Enunciado do exercício.
Liste cada linha dos itens abaixo em que aparece a palavra "sleeve", levando em conta a diferença entre maiúsculas e minúsculas.

______________________________

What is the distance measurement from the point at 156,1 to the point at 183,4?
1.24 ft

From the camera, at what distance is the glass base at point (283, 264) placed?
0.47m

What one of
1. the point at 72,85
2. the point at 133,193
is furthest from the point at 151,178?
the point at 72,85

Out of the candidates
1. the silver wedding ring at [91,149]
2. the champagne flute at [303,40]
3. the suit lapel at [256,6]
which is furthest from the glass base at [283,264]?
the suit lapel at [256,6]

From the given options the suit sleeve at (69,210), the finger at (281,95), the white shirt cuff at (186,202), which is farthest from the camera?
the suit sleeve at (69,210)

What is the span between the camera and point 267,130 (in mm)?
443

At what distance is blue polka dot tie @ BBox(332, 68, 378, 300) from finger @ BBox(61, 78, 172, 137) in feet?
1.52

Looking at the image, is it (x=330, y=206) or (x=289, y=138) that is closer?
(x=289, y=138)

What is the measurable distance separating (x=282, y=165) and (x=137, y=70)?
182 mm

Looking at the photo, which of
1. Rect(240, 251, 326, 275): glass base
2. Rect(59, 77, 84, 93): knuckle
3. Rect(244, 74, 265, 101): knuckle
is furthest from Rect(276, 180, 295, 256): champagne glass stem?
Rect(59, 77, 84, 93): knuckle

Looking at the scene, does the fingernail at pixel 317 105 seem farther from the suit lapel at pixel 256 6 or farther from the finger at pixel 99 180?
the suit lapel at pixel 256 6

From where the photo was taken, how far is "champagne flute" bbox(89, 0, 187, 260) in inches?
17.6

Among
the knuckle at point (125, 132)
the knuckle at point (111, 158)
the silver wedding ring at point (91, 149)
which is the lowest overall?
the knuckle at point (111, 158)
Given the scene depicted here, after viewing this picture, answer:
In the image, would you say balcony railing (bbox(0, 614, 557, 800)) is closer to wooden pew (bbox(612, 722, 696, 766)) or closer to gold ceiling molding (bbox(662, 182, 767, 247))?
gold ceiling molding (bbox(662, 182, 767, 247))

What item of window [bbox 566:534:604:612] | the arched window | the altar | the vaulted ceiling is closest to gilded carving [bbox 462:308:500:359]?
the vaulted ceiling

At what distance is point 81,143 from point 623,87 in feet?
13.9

______________________________

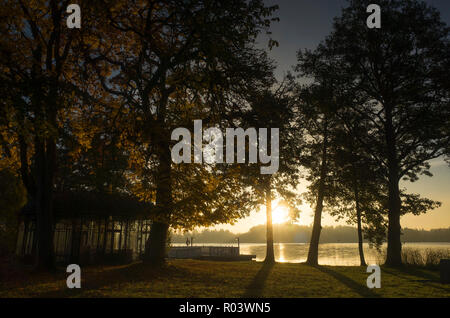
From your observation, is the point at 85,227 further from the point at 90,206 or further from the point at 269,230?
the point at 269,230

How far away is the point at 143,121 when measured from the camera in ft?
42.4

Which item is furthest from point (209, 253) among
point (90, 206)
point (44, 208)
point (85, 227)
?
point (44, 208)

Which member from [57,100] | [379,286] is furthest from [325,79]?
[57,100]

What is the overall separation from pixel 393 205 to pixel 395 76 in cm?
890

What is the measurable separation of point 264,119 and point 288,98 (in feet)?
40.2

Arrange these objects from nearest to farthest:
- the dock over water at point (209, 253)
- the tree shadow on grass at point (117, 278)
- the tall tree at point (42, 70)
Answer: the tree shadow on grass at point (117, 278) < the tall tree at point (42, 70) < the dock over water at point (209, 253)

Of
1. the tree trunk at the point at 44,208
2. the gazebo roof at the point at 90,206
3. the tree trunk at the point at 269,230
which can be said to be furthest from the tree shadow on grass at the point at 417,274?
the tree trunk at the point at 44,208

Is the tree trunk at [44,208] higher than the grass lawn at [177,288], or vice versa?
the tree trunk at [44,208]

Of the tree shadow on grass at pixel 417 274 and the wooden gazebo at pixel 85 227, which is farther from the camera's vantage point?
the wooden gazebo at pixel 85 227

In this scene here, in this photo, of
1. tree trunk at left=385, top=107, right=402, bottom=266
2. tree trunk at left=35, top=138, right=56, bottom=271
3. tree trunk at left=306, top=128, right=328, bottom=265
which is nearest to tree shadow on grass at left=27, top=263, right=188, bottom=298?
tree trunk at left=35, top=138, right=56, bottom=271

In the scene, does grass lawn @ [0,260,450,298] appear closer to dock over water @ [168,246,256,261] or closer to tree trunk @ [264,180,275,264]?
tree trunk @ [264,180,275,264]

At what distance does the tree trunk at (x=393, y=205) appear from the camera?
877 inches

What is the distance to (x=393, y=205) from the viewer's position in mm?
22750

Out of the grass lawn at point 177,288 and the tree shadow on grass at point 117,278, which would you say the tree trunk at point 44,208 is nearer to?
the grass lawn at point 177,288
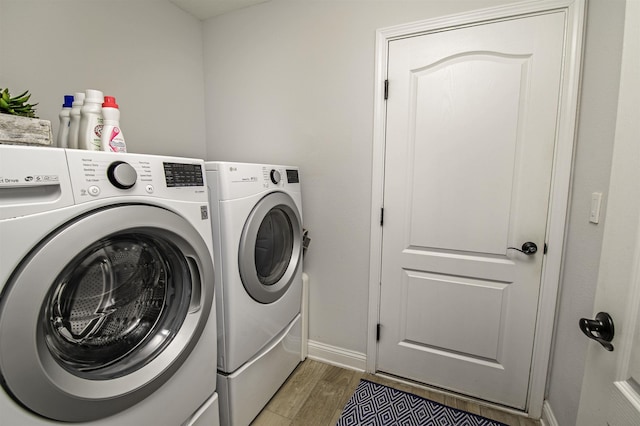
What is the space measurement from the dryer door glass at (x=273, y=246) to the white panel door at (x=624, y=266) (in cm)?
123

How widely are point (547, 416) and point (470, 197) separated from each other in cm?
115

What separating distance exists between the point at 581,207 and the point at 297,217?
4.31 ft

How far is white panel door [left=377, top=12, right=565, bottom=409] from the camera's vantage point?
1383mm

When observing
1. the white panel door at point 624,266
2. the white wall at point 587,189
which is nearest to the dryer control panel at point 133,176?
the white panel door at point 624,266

______________________________

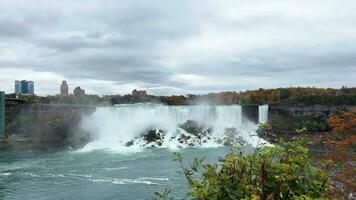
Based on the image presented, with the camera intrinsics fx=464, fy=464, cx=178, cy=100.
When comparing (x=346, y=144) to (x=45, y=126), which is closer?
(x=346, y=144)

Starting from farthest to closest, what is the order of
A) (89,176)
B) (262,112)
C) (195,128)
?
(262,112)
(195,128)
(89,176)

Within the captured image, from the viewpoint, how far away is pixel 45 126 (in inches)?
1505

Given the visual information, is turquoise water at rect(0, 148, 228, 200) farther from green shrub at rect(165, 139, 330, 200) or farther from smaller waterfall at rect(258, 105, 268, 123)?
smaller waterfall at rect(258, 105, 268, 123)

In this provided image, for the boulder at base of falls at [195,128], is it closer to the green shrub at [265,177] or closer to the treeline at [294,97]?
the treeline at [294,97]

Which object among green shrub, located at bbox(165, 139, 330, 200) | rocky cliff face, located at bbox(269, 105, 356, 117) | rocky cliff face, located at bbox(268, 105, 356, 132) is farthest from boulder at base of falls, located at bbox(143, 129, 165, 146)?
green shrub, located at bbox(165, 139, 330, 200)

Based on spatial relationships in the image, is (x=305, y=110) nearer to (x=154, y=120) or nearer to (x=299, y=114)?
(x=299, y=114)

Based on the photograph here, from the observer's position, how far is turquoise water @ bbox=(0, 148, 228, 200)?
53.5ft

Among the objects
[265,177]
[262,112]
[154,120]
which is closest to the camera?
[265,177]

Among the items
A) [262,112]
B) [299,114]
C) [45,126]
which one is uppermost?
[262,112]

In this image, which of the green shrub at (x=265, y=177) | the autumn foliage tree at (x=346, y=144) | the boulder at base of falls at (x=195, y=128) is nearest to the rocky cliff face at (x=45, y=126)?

______________________________

Resposta esperada.
From the given options the suit sleeve at (69,210), the finger at (281,95), the white shirt cuff at (186,202), which is farthest from the camera?
the suit sleeve at (69,210)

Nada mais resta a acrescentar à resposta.